The inspiration for this recipe comes from a recipe book by Rose Elliot: The Vegetarian Low-Carb Diet Cookbook. I purchased this book during my recovery as a means of finding high protein, meat-free alternatives in my diet.  As per Rose's recipe, I include a scoop of 100% whey protein powder in this dish to increase it's protein count (my body flags quickly without quality protein at breakfast). I am very wary of  protein powders because of the sheer number of additives and flavourings - I recommend being very careful to choose one that is as close to nature as possible.

You'll need:
3 tablespoons ground flaxseed
1 scoop 100% whey protein powder (or protein powder of choice)

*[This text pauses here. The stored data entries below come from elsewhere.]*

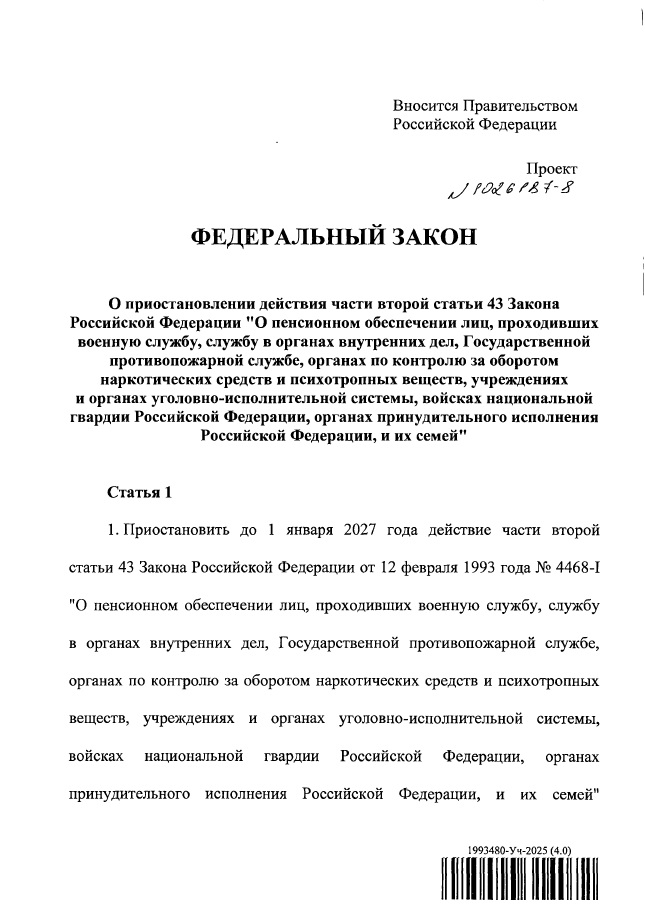 Вносится Правительством Российской Федерации

Проект
№ 1026187-8

ФЕДЕРАЛЬНЫЙ ЗАКОН

О приостановлении действия части второй статьи 43 Закона Российской Федерации "О пенсионном обеспечении лиц, проходивших военную службу, службу в органах внутренних дел, Государственной противопожарной службе, органах по контролю за оборотом наркотических средств и психотропных веществ, учреждениях и органах уголовно-исполнительной системы, войсках национальной гвардии Российской Федерации, органах принудительного исполнения Российской Федерации, и их семей"

Статья 1

1. Приостановить до 1 января 2027 года действие части второй статьи 43 Закона Российской Федерации от 12 февраля 1993 года № 4468-I "О пенсионном обеспечении лиц, проходивших военную службу, службу в органах внутренних дел, Государственной противопожарной службе, органах по контролю за оборотом наркотических средств и психотропных веществ, учреждениях и органах уголовно-исполнительной системы, войсках национальной гвардии Российской Федерации, органах принудительного исполнения Российской Федерации, и их семей"

1993480-Уч-2025 (4.0)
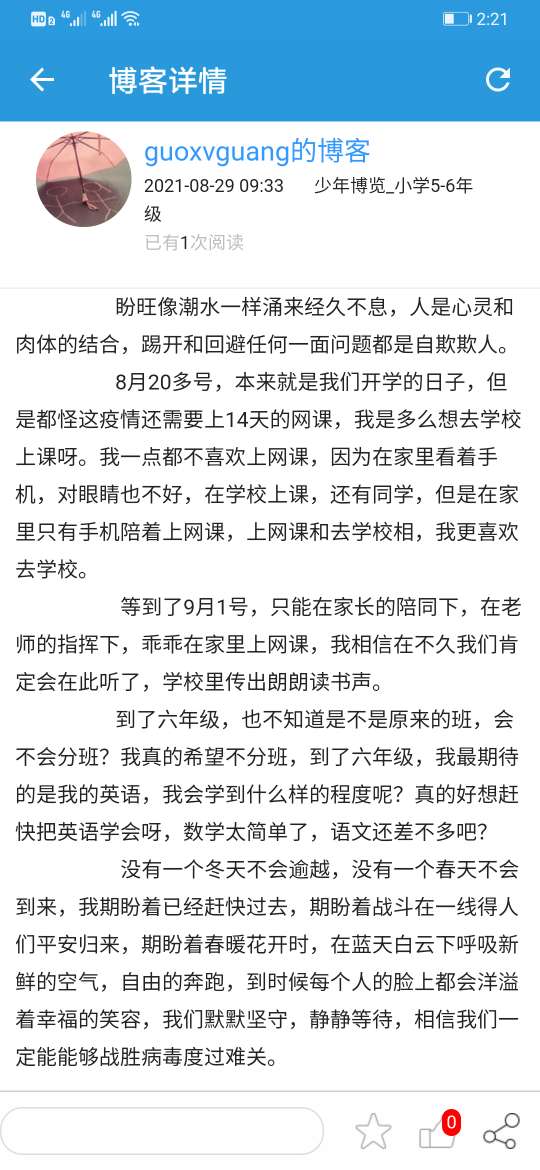 HD 2 4G 4G 2:21

博客详情

guoxvguang的博客
2021-08-29 09:33 少年博览_小学5-6年级
已有1次阅读

盼旺像潮水一样涌来经久不息，人是心灵和肉体的结合，踢开和回避任何一面问题都是自欺欺人。

8月20多号，本来就是我们开学的日子，但是都怪这疫情还需要上14天的网课，我是多么想去学校上课呀。我一点都不喜欢上网课，因为在家里看着手机，对眼睛也不好，在学校上课，还有同学，但是在家里只有手机陪着上网课，上网课和去学校相，我更喜欢去学校。

等到了9月1号，只能在家长的陪同下，在老师的指挥下，乖乖在家里上网课，我相信在不久我们肯定会在此听了，学校里传出朗朗读书声。

到了六年级，也不知道是不是原来的班，会不会分班？我真的希望不分班，到了六年级，我最期待的是我的英语，我会学到什么样的程度呢？真的好想赶快把英语学会呀，数学太简单了，语文还差不多吧？

没有一个冬天不会逾越，没有一个春天不会到来，我期盼着已经赶快过去，期盼着战斗在一线得人们平安归来，期盼着春暖花开时，在蓝天白云下呼吸新鲜的空气，自由的奔跑，到时候每个人的脸上都会洋溢着幸福的笑容，我们默默坚守，静静等待，相信我们一定能能够战胜病毒度过难关。

0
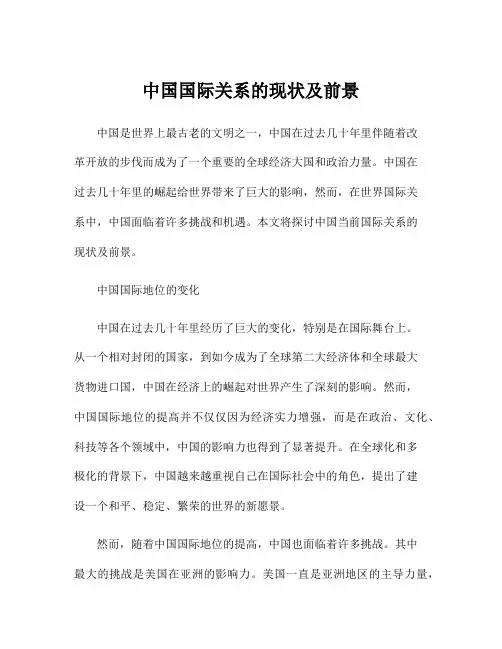 中国国际关系的现状及前景

中国是世界上最古老的文明之一，中国在过去几十年里伴随着改革开放的步伐而成为了一个重要的全球经济大国和政治力量。中国在过去几十年里的崛起给世界带来了巨大的影响，然而，在世界国际关系中，中国面临着许多挑战和机遇。本文将探讨中国当前国际关系的现状及前景。

中国国际地位的变化

中国在过去几十年里经历了巨大的变化，特别是在国际舞台上。从一个相对封闭的国家，到如今成为了全球第二大经济体和全球最大货物进口国，中国在经济上的崛起对世界产生了深刻的影响。然而，中国国际地位的提高并不仅仅因为经济实力增强，而是在政治、文化、科技等各个领域中，中国的影响力也得到了显著提升。在全球化和多极化的背景下，中国越来越重视自己在国际社会中的角色，提出了建设一个和平、稳定、繁荣的世界的新愿景。

然而，随着中国国际地位的提高，中国也面临着许多挑战。其中最大的挑战是美国在亚洲的影响力。美国一直是亚洲地区的主导力量，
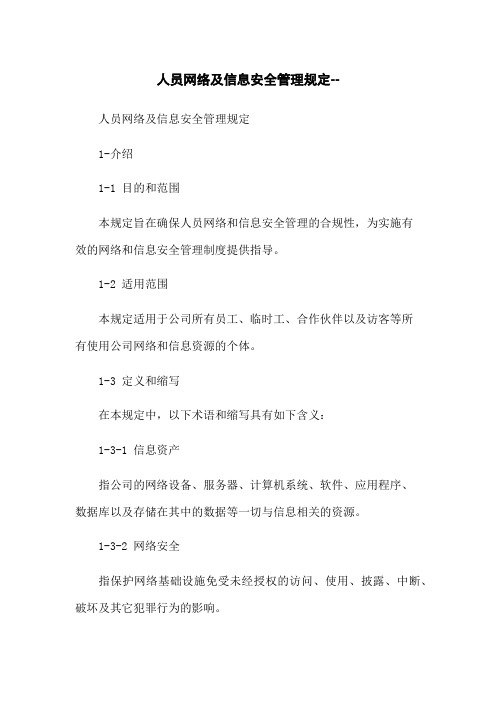 人员网络及信息安全管理规定--

人员网络及信息安全管理规定

1-介绍

1-1 目的和范围

本规定旨在确保人员网络和信息安全管理的合规性，为实施有效的网络和信息安全管理制度提供指导。

1-2 适用范围

本规定适用于公司所有员工、临时工、合作伙伴以及访客等所有使用公司网络和信息资源的个体。

1-3 定义和缩写

在本规定中，以下术语和缩写具有如下含义：

1-3-1 信息资产

指公司的网络设备、服务器、计算机系统、软件、应用程序、数据库以及存储在其中的数据等一切与信息相关的资源。

1-3-2 网络安全

指保护网络基础设施免受未经授权的访问、使用、披露、中断、破坏及其它犯罪行为的影响。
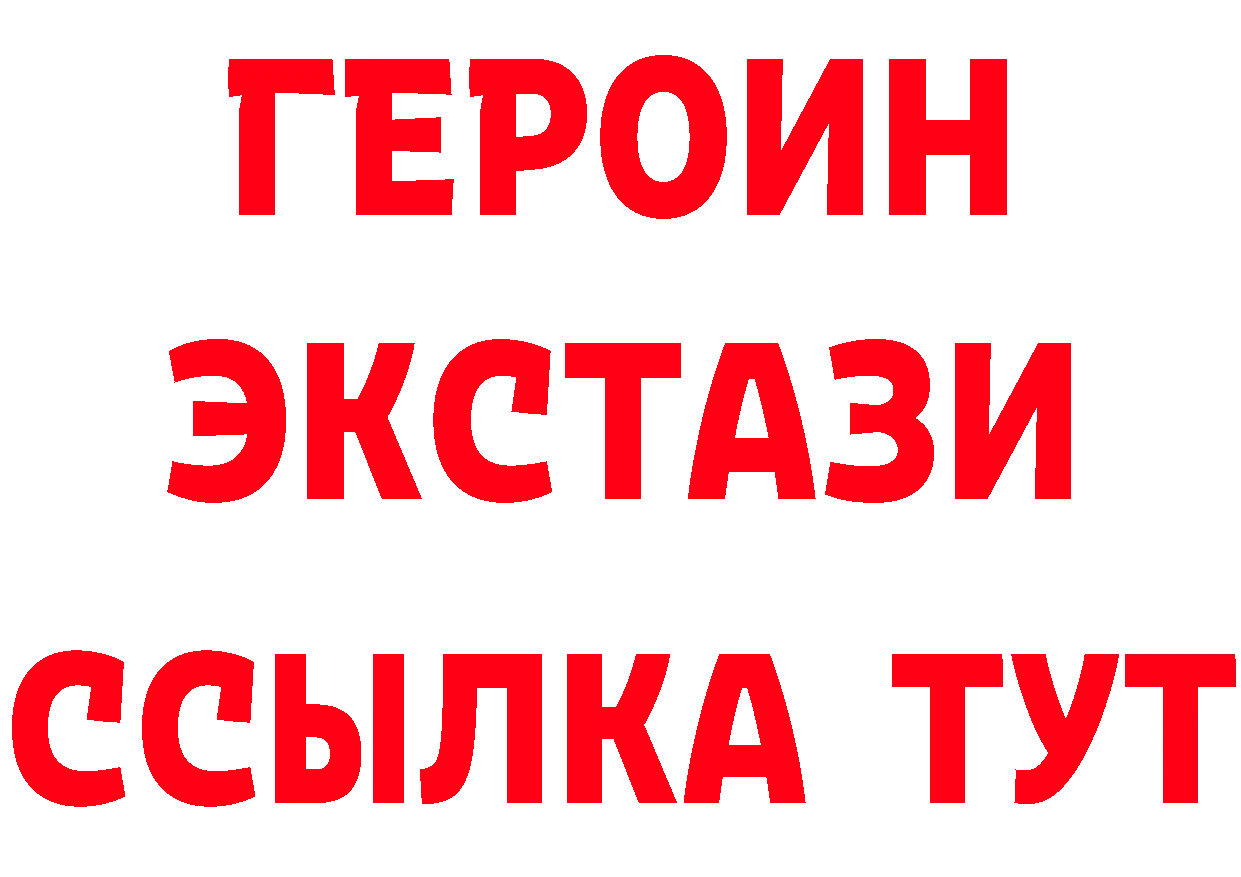 ГЕРОИН
ЭКСТАЗИ
ССЫЛКА ТУТ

1 good teaspoon coconut oil or organic butter
1/2-1 teaspoon ground cinnamon
Boiling water, added slowly, I would use about 1/3 to 1/2 cup
Sweetener to taste

Combine all dry ingredients in a small bowl. Add your oil/butter. Very slowly pour in the boiling water, stirring as you do, you really won't need much. Keep pouring and stirring until you reach your desired consistency - it'll take about 20 seconds! Sprinkle with chopped nuts, berries, anything that tickles your fancy. Voila. The 1 minute breakfast is ready!